>>
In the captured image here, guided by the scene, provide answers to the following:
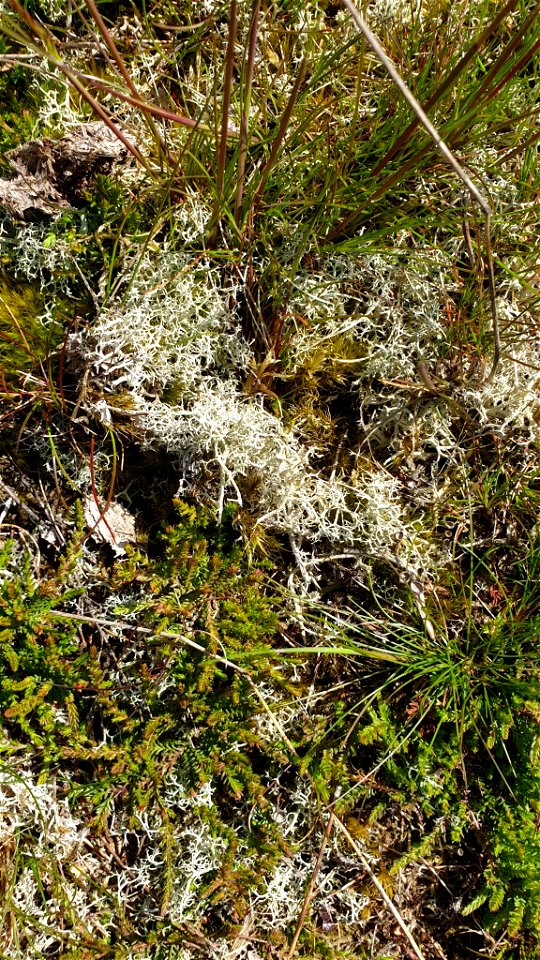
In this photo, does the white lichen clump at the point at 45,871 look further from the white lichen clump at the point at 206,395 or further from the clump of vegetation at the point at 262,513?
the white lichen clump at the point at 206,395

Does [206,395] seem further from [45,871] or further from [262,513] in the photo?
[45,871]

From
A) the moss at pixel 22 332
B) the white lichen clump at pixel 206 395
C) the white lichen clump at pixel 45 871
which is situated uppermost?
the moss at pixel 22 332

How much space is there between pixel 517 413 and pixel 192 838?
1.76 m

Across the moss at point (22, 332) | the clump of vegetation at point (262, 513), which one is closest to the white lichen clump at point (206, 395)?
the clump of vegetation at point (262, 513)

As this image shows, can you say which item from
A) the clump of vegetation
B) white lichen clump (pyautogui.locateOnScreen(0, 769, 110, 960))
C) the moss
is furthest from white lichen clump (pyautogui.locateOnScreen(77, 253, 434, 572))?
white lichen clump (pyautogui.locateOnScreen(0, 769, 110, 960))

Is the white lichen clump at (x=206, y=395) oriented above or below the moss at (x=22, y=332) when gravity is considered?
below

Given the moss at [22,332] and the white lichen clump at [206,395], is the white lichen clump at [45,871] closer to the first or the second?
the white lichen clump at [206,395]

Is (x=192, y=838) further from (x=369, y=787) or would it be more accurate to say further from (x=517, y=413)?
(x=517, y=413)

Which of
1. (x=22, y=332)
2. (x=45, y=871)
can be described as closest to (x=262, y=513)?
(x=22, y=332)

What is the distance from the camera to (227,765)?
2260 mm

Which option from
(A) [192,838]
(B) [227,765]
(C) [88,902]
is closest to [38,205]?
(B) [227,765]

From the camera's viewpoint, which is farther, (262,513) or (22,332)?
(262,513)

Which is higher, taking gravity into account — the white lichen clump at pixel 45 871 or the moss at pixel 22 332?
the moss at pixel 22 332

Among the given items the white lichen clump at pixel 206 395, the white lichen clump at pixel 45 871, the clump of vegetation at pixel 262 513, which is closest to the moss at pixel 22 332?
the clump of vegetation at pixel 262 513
<<
_Aim_
Format the rows above as a JSON list of strings, one string per line, from the line containing "From the camera's" through the last line of the rows, with both ends included and blank lines left out.

_Exercise solution_
[
  "From the camera's viewpoint, which is farther, (262,513) or (22,332)?",
  "(262,513)",
  "Which is higher, taking gravity into account — the white lichen clump at pixel 45 871 or the moss at pixel 22 332?",
  "the moss at pixel 22 332",
  "Among the given items the white lichen clump at pixel 206 395, the white lichen clump at pixel 45 871, the clump of vegetation at pixel 262 513, which is closest to the moss at pixel 22 332?",
  "the clump of vegetation at pixel 262 513"
]